WHAT IS EXPECTED >> Quote exactly, and only, the lines from the one with "When looking at" through the end of the listing.

DATA SECTION >>
Begin

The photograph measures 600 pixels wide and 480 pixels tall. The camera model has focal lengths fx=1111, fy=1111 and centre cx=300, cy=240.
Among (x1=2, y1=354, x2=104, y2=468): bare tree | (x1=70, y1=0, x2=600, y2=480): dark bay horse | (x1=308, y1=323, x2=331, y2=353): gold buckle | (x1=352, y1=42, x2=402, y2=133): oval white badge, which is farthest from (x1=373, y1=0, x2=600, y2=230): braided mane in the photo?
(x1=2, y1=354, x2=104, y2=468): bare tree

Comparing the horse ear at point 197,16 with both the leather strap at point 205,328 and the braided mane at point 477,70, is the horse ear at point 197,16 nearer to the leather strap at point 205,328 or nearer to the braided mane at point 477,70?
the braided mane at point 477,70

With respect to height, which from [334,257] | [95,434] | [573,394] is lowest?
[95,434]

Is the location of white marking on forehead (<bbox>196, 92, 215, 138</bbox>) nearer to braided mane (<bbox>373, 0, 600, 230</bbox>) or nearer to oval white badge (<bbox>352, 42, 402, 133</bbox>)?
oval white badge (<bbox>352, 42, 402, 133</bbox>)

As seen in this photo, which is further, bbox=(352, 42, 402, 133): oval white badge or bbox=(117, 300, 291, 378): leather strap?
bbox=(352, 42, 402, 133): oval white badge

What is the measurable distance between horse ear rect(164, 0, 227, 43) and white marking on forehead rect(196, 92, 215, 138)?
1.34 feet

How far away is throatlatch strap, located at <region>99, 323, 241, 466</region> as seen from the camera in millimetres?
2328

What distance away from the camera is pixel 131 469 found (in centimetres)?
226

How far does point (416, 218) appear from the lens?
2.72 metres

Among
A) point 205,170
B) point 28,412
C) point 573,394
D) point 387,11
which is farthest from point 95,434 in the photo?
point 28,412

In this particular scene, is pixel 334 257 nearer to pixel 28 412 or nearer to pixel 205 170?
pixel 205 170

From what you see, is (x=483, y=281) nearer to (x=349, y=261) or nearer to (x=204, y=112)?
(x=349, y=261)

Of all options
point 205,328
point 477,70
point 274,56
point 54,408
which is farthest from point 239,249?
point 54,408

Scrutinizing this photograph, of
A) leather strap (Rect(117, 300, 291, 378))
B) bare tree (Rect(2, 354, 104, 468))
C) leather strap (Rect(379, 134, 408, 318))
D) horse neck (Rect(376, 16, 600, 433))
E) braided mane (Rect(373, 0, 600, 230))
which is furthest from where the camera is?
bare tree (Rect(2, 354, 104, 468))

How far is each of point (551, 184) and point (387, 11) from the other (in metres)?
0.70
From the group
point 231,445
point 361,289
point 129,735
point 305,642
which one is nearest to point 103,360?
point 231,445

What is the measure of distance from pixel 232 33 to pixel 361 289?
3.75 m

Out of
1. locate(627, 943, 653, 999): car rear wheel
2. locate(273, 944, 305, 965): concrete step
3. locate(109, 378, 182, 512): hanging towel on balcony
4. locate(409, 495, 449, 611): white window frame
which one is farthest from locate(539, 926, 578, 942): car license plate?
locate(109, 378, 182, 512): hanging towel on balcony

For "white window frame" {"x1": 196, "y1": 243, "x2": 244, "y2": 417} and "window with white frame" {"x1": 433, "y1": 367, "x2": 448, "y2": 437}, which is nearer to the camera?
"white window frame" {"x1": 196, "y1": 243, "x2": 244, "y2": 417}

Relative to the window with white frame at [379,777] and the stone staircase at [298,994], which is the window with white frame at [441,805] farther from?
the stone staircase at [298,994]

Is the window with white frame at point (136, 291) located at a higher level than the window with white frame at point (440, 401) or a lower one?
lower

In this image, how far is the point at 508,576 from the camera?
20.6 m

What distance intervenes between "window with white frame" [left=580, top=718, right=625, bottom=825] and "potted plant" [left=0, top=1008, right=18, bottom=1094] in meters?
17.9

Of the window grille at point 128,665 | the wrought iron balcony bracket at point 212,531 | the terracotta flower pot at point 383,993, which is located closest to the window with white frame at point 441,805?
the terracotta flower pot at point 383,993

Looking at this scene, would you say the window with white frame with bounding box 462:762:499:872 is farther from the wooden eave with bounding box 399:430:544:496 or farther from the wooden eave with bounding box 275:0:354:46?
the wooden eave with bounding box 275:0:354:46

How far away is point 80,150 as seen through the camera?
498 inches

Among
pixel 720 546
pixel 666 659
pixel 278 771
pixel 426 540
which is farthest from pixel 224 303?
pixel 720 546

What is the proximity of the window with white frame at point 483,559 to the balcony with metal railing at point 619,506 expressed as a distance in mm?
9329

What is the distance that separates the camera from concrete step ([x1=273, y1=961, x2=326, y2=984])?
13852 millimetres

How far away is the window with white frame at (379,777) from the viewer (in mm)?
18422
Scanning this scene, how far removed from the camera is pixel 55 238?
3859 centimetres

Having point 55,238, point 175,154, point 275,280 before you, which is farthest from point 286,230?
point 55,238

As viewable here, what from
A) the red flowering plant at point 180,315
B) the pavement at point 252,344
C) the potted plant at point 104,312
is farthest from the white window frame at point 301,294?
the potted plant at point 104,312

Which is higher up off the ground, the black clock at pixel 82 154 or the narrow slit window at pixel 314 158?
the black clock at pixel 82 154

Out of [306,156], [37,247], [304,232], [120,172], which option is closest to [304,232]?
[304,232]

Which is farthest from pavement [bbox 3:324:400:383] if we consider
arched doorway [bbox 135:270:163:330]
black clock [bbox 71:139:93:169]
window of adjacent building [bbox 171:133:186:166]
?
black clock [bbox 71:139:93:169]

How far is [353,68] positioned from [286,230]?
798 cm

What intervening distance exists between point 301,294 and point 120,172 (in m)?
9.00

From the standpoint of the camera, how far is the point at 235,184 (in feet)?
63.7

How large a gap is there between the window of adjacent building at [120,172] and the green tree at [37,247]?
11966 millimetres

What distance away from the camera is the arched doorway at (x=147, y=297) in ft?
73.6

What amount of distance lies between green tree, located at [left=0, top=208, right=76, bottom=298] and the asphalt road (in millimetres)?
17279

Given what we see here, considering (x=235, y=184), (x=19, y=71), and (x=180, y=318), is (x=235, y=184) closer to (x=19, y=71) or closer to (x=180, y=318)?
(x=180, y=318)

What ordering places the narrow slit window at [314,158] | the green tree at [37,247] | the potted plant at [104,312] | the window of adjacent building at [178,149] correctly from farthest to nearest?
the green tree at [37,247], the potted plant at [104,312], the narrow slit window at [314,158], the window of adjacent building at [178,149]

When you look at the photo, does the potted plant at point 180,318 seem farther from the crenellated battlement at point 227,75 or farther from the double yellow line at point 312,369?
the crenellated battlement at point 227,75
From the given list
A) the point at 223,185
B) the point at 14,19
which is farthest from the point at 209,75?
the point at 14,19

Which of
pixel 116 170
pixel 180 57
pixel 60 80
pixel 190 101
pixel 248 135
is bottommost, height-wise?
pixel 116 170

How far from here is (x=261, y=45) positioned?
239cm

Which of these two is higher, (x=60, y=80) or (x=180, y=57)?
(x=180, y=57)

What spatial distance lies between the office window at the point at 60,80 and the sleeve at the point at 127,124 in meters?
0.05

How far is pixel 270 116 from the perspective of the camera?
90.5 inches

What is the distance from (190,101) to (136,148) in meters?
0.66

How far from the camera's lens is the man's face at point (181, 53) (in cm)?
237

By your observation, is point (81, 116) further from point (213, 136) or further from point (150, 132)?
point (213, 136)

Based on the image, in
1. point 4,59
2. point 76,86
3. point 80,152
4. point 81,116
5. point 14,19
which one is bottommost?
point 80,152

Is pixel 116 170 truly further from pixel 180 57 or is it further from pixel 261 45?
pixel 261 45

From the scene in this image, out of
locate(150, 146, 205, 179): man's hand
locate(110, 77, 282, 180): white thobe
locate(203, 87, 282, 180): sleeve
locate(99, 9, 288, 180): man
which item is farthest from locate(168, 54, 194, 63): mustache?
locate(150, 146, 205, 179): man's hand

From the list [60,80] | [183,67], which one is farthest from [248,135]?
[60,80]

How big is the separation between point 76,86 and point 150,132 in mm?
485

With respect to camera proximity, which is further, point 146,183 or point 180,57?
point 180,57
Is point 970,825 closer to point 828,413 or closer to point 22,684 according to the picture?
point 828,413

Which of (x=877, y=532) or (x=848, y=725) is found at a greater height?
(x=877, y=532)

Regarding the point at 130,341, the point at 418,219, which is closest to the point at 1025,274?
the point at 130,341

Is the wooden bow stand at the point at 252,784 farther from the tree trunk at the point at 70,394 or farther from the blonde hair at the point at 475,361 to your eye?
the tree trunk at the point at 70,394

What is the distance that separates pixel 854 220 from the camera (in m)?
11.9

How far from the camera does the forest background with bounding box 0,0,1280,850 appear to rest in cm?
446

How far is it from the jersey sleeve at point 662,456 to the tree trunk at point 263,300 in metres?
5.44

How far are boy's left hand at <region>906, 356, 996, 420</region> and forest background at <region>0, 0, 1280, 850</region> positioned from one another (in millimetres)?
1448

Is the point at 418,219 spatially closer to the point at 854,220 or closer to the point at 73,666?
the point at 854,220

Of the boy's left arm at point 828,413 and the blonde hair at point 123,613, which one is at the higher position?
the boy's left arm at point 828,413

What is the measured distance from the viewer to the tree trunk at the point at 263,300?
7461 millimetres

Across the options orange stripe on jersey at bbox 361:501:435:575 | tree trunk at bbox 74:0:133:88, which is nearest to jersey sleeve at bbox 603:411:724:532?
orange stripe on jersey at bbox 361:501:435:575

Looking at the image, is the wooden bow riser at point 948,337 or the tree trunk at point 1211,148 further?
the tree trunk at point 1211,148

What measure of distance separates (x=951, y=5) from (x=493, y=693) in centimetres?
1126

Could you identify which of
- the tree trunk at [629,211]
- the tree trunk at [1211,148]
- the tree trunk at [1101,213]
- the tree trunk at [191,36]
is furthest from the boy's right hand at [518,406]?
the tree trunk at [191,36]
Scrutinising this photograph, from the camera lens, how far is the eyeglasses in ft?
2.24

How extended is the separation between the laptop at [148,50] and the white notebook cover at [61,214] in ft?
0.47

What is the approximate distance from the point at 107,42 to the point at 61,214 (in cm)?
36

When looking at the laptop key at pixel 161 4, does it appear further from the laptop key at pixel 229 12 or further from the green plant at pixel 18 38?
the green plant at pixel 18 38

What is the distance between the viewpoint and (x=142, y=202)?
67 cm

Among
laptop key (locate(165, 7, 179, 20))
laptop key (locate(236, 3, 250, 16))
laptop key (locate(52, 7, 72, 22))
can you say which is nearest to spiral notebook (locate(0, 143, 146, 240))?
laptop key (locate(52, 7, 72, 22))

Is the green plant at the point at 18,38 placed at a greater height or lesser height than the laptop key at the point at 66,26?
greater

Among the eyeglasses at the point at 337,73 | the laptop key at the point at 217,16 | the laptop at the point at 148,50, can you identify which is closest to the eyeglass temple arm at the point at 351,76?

End

FINISHED TASK >>
When looking at the laptop key at pixel 161 4, does it appear further from the laptop key at pixel 229 12 or further from the green plant at pixel 18 38?
the green plant at pixel 18 38

What is the distance between the viewpoint and (x=142, y=202)?
67 cm

Among
laptop key (locate(165, 7, 179, 20))
laptop key (locate(236, 3, 250, 16))
laptop key (locate(52, 7, 72, 22))
can you say which is nearest to spiral notebook (locate(0, 143, 146, 240))?
laptop key (locate(52, 7, 72, 22))

Is the green plant at the point at 18,38 placed at a greater height or lesser height than the laptop key at the point at 66,26?
greater

Among the eyeglasses at the point at 337,73 | the laptop key at the point at 217,16 | the laptop at the point at 148,50, can you identify which is closest to the eyeglass temple arm at the point at 351,76?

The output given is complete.